Photomicrographs illustrating the MCH innervation of the piriform cortex (PIR) in mouse (A) and in rat (B). Insert in A is a darkfield wiev of the same section for cytoarchitectonic purposes. The indentation of this cortical field just dorsal to the lateral olfactory tract (lot) is very clear. In rat, many MCH fibers are observed in layers 1 and 2 of the dorsal piriform area, whereas very few are seen in mouse. PIR: piriform cortical field, PIRd: dorsal region of the piriform area, ORB: orbital area.

Figure 9. Diagrams summarizing differences between rat and mouse MCH systems.

Summary diagrams to compare the genesis of MCH, Hcrt neuron populations and MCH/CART/NK3 sub-population. In mouse (A), both peaks of MCH and Hcrt production are at E10. MCH/CART/NK3 neurons are generated after E10 and constitute less than half of the whole MCH population. In rat (B), the peak of MCH production is late compared to the peak of Hcrt genesis, and in this species MCH/CART/NK3 neurons form 2/3 of the whole MCH population.

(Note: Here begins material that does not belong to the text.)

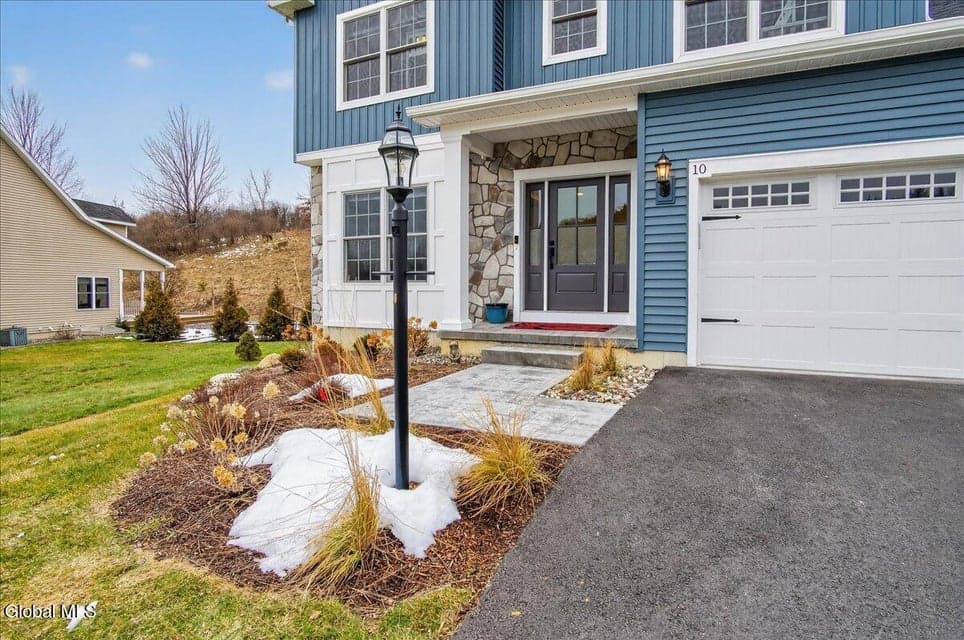 10 Quail Run, Voorheesville, NY, photo 2
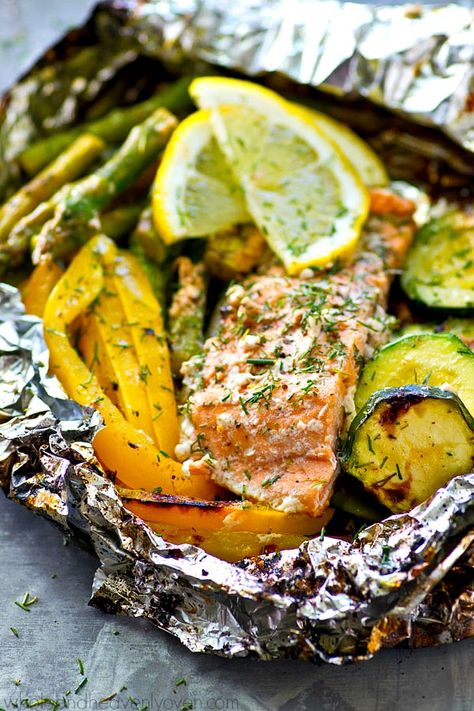 These grilled salmon veggie packets are an entire summer meal-in-one that's ready in under 20 minutes with only a few simple ingredients! Feel free to use your favorite summer veggies. Garlic Herb Salmon, Steak Foil Packets, Salmon Packets, Foil Meals, Cooking Salmon Fillet, Salmon Foil Packets, Herb Salmon, Salmon In Foil, Foil Dinners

It can be hypothesize that these different patterns of genesis have an impact on the organization of the MCH neuron system in the two species: in mouse (C), MCH type A neurons is preeminent compared to MCH type B neurons. On the contrary, MCH type B neurons is better represented in rat (D), and a group of lastly generated cells with a periventricular distribution and projections in the arcuate nucleus (MCH type C neurons) can be observed. This last group is lacking in mouse.